**WORK TO COMPLETE:** Can you render the records from the line containing "When looking at" up to and including the line containing "3506 millimetres" as a Markdown table with the columns Row and Line, numbering each row and leaving out blank lines?
•••••
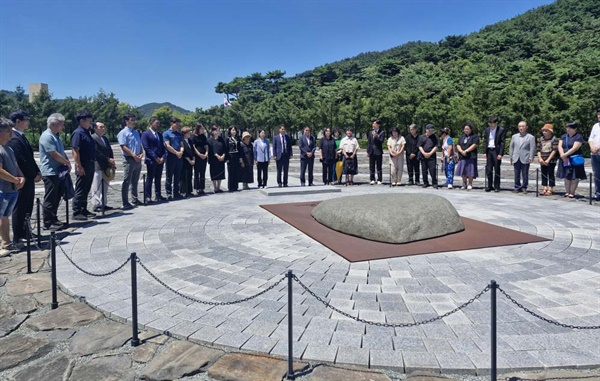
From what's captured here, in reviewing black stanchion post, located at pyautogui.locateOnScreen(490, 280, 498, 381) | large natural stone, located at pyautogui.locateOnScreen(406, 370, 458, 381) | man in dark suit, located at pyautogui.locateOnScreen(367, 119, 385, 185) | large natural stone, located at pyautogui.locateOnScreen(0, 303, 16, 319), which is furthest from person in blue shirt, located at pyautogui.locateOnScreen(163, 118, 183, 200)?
black stanchion post, located at pyautogui.locateOnScreen(490, 280, 498, 381)

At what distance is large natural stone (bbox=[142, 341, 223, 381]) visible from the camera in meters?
3.29

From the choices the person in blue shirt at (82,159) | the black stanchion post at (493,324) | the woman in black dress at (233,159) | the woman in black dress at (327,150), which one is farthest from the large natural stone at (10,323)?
the woman in black dress at (327,150)

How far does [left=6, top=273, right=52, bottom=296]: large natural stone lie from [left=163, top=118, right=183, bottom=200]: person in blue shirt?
619cm

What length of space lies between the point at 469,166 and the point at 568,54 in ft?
192

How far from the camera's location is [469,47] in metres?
84.2

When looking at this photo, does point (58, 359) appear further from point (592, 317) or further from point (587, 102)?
point (587, 102)

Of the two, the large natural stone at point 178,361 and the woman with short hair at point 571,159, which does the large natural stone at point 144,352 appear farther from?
the woman with short hair at point 571,159

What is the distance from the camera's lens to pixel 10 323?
419cm

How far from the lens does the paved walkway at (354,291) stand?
3506 millimetres

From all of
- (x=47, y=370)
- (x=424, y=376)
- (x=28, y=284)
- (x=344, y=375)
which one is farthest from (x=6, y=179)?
(x=424, y=376)

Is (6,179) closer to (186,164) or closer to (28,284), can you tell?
(28,284)

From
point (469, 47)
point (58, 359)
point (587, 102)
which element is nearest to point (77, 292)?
point (58, 359)

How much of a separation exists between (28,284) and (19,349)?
5.78 ft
•••••
**REPLY TO THE TASK:**
| Row | Line |
|---|---|
| 1 | When looking at this photo, does point (58, 359) appear further from point (592, 317) or further from point (587, 102)? |
| 2 | point (587, 102) |
| 3 | Of the two, the large natural stone at point 178,361 and the woman with short hair at point 571,159, which does the large natural stone at point 144,352 appear farther from? |
| 4 | the woman with short hair at point 571,159 |
| 5 | What is the distance from the camera's lens to pixel 10 323? |
| 6 | 419cm |
| 7 | How far from the lens does the paved walkway at (354,291) stand? |
| 8 | 3506 millimetres |